*WHAT YOU NEED TO DO*:
Starting at the line with "At what distance from the shooting", transcribe each line through the final one, both included, and add nothing.

*RECORDS TO USE*:

────────────────────

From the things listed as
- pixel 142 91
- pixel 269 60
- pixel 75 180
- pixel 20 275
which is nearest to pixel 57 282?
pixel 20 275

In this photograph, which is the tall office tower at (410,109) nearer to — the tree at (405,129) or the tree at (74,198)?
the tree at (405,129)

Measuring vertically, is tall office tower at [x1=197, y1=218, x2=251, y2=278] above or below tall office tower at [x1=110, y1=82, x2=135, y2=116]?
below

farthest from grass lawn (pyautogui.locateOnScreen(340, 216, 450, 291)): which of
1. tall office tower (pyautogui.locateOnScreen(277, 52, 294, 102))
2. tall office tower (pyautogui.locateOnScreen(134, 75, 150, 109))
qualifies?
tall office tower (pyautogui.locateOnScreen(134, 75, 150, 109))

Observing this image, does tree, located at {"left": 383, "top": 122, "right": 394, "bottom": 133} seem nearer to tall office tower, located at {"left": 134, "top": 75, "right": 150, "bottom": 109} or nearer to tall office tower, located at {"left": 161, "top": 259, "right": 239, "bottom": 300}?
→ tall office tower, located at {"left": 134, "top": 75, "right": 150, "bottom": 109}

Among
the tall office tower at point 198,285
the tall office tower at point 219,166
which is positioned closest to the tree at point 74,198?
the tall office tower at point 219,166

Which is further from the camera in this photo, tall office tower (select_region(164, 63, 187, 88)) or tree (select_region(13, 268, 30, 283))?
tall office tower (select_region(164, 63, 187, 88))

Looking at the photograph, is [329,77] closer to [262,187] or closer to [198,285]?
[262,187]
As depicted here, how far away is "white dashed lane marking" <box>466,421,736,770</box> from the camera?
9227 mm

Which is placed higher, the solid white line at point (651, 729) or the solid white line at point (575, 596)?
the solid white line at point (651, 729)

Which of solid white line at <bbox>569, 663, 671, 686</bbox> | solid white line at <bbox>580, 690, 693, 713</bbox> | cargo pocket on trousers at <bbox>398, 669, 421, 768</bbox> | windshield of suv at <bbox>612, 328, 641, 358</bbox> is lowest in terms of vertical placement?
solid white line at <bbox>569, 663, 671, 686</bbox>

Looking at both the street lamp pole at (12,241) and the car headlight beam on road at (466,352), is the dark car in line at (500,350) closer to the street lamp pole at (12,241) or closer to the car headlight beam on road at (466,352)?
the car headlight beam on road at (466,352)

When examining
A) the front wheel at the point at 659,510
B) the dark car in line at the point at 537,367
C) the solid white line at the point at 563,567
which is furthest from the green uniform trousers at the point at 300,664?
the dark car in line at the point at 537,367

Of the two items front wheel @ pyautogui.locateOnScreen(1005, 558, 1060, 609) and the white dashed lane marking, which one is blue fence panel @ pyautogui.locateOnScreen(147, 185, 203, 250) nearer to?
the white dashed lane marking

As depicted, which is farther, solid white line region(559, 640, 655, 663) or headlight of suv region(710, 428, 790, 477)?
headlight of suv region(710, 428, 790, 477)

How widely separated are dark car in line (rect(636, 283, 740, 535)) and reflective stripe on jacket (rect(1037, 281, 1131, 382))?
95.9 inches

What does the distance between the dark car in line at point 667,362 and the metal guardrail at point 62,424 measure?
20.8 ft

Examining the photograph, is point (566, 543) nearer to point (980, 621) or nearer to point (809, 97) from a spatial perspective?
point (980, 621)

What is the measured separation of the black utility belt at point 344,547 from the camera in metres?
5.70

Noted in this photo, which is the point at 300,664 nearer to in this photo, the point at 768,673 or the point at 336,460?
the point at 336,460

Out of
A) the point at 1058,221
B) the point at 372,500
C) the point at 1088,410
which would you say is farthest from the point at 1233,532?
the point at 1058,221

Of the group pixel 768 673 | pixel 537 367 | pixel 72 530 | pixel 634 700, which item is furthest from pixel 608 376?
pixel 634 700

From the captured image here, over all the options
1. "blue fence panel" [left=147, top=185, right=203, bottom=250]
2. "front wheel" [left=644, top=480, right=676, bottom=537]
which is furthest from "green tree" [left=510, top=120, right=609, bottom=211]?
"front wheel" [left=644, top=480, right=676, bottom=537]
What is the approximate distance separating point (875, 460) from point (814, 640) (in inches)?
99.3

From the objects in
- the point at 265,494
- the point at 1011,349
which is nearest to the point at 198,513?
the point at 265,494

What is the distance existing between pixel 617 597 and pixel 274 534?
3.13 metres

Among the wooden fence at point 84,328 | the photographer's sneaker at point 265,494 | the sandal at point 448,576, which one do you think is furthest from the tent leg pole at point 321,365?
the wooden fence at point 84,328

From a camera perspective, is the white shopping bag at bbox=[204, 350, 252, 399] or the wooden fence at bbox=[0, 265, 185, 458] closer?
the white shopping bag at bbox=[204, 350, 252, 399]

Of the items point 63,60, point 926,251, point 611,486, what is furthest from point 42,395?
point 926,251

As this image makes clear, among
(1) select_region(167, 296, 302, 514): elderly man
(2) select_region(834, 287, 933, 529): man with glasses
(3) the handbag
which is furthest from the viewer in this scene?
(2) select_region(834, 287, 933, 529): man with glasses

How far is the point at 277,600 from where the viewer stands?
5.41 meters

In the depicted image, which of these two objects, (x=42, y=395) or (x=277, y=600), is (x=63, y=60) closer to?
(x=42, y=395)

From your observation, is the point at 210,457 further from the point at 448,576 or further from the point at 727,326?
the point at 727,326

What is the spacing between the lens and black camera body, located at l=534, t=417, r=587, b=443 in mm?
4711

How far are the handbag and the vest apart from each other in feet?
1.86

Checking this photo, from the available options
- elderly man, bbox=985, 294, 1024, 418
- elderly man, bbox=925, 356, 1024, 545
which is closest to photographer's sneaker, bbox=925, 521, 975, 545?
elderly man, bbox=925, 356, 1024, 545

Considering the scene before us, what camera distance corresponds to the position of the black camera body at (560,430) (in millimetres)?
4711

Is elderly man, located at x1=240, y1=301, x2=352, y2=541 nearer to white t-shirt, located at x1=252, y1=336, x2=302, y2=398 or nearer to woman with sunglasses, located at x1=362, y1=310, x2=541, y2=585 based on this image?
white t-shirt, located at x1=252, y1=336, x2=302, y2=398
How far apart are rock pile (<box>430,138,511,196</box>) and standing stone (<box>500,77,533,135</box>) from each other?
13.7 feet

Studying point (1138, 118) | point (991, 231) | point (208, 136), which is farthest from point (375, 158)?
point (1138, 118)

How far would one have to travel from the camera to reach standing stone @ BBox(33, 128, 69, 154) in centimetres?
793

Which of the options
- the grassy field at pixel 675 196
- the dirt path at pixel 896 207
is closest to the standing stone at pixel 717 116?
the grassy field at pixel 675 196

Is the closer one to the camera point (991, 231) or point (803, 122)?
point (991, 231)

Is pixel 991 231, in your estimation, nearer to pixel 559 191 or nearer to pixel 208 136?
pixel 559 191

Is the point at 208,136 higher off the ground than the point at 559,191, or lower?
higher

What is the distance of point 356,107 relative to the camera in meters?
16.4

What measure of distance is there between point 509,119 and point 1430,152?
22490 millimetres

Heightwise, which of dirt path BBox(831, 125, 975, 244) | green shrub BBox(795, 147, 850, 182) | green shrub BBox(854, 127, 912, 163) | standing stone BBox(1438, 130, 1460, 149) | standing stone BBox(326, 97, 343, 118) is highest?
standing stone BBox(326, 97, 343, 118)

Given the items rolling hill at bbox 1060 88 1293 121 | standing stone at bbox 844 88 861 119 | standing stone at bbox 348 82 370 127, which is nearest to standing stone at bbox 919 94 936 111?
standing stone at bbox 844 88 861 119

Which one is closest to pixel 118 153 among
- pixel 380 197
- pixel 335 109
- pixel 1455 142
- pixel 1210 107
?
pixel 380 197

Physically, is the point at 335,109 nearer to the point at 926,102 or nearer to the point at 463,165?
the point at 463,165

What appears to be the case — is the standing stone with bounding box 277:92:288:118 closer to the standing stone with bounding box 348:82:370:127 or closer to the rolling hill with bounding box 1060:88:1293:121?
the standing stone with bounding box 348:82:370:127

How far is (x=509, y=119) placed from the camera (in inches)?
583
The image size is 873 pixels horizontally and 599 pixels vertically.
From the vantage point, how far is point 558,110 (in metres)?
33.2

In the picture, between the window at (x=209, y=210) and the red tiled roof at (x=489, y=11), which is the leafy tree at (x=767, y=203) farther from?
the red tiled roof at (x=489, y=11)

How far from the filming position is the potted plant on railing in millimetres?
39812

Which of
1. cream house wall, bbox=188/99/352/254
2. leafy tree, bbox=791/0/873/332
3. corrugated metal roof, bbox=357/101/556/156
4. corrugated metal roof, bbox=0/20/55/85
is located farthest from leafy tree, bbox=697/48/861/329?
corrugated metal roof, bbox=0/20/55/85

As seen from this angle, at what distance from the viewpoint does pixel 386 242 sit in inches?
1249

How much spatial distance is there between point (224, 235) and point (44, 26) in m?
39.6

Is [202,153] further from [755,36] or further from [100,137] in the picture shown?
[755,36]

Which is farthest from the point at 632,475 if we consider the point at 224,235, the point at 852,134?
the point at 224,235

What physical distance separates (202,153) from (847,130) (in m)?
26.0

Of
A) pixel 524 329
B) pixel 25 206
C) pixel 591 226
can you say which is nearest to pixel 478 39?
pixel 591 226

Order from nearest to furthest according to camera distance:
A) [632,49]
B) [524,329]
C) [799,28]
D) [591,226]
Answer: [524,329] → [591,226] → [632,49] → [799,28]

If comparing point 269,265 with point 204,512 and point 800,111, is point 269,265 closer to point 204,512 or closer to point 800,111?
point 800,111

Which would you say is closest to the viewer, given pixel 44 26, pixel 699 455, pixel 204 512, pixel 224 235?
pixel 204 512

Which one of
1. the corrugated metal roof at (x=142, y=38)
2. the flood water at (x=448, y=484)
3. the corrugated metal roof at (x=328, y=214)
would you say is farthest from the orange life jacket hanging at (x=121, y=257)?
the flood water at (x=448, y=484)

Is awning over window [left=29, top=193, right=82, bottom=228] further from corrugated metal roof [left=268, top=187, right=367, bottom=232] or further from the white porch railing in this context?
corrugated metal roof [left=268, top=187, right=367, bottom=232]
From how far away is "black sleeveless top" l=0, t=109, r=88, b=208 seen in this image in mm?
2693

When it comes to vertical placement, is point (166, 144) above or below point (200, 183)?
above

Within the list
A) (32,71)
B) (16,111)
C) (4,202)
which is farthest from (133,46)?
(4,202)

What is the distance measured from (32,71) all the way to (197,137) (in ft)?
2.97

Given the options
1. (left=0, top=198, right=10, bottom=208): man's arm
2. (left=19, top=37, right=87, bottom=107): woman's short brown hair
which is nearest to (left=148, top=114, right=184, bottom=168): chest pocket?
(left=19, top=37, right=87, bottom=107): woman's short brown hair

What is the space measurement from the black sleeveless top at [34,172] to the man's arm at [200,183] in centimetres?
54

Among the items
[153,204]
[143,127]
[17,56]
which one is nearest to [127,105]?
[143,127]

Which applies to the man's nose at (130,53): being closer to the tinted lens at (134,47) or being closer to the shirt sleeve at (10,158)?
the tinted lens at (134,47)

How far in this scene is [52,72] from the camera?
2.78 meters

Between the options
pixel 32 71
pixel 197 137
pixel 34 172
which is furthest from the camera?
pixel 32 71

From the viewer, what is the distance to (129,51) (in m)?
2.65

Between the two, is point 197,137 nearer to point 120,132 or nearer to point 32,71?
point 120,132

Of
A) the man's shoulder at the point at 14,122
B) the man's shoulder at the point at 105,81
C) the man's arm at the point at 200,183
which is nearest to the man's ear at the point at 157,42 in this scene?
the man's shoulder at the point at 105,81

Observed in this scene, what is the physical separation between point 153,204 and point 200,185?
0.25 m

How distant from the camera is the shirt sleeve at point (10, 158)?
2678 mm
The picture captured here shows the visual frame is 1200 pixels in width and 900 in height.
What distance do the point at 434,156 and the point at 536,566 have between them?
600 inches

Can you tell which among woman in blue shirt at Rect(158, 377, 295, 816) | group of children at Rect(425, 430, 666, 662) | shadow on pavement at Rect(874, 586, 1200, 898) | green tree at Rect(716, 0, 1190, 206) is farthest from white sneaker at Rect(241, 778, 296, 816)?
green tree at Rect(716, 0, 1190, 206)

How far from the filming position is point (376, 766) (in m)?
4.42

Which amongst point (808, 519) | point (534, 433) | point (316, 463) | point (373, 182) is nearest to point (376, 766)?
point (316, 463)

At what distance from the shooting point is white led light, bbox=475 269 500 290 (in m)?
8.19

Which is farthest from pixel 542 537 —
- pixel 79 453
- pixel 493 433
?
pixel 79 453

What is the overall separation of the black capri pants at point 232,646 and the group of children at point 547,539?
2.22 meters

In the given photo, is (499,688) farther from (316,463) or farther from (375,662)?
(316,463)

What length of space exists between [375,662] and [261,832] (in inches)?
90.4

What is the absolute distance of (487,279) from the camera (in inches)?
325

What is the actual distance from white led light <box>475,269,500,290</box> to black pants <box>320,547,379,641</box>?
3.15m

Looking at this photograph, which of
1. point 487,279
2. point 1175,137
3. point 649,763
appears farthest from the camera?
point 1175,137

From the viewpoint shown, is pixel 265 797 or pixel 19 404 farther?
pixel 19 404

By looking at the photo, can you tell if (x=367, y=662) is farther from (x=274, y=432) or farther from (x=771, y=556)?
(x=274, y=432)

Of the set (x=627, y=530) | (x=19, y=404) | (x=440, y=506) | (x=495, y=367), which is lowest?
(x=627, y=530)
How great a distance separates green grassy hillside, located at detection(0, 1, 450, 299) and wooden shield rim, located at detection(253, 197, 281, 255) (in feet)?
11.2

────────────────────

*EXPECTED OUTPUT*:
At what distance from the shooting point is white led light, bbox=475 269 500 290 (in m)?
8.19

Which is farthest from pixel 542 537 —
- pixel 79 453
- pixel 493 433
?
pixel 79 453

What is the overall separation of the black capri pants at point 232,646 and the group of children at point 547,539?
2.22 meters

In the given photo, is (499,688) farther from (316,463) or farther from (375,662)?
(316,463)

What length of space exists between [375,662] and [261,832] (in inches)?
90.4

What is the absolute distance of (487,279) from the camera (in inches)?
325

What is the actual distance from white led light <box>475,269,500,290</box> to black pants <box>320,547,379,641</box>?
3.15m

Looking at this photograph, which of
1. point 487,279
2. point 1175,137
3. point 649,763
appears farthest from the camera?
point 1175,137

From the viewpoint shown, is pixel 265 797 or pixel 19 404 farther?
pixel 19 404

By looking at the photo, can you tell if (x=367, y=662) is farther from (x=274, y=432) or farther from (x=771, y=556)?
(x=274, y=432)

Of the set (x=627, y=530) | (x=19, y=404) | (x=440, y=506) | (x=495, y=367), which is lowest?
(x=627, y=530)
How great a distance separates green grassy hillside, located at detection(0, 1, 450, 299) and wooden shield rim, located at detection(253, 197, 281, 255) (in feet)?
11.2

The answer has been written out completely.